There may also be disbursements for the legalisation of the documents. The FCO currently charges £30 per document for documents to be turned around in two working days, although this may be more in peak times. A same day service operates for £75.00 per document. We can liaise with couriers to expedite matters and, if so, you will pay their charges together with our modest fee for arranging the same. 

Please be mindful that if consular legalisation is required, then some embassies or High Commissions charge more than others with some Arabic countries being at the top end. 

If the matter is straightforward such as the certifying of a passport, then we can agree a fixed fee. 

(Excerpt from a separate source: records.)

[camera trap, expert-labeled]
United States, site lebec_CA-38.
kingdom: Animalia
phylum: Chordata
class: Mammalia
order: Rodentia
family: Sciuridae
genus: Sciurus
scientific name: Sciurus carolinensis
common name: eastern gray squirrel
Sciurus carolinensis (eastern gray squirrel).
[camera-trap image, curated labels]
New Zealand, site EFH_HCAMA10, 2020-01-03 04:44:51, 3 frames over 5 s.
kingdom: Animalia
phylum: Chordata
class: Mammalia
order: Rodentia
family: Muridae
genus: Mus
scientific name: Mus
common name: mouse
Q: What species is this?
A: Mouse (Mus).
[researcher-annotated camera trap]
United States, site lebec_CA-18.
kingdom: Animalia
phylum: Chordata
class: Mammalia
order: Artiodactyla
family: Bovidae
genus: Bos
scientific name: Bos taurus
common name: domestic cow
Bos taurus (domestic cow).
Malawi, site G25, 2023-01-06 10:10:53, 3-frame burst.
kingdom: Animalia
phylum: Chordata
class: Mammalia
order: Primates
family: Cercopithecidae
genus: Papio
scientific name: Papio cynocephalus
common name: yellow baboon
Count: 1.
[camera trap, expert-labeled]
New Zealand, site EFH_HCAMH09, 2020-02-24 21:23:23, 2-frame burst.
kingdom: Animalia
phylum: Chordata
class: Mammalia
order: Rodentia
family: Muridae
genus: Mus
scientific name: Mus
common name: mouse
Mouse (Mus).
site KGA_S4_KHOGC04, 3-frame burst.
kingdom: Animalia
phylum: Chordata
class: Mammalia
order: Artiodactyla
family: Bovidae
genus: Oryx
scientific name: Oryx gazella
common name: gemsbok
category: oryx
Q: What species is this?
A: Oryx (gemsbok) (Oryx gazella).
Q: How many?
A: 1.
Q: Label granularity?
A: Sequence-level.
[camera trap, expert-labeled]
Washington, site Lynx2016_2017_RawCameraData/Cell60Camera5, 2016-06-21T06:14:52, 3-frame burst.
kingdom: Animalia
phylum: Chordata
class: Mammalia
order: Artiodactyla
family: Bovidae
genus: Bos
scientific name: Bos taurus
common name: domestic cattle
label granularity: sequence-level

Please contact us for a costs estimate. 

Next steps 

  • Telephone, email or simply call in to arrange an appointment with a notary. 
  • Ensure that you bring identity verification (i.e. passport, driving licence or national identity card) together with address verification such as a utility bill; council tax statement or bank statement which is not more than three months old.  Please note that mobile telephone bills are not acceptable. 
  • We will need to be satisfied that you understand the documents and intend to be bound by them, particularly if they are in a foreign language, which means that we may insist on a translation and this will incur additional costs. 
  • We are unable to advise you on the contents of the document since our duty is to all parties to the transaction, so you may need to seek legal advice from lawyers in the receiving jurisdiction. We will, however, be happy liaise with these lawyers so as to clarify any questions that may arise during the transaction. 
  • You will also need to provide us with all relevant documentation received from overseas in relation to the transaction as this may include important instructions as to how the overseas lawyers want us to notarise documents. 
  • If you are signing on behalf of someone else, for example as an attorney or a company director, we will need to see the power of attorney or company minutes and/or resolutions before we can act for you.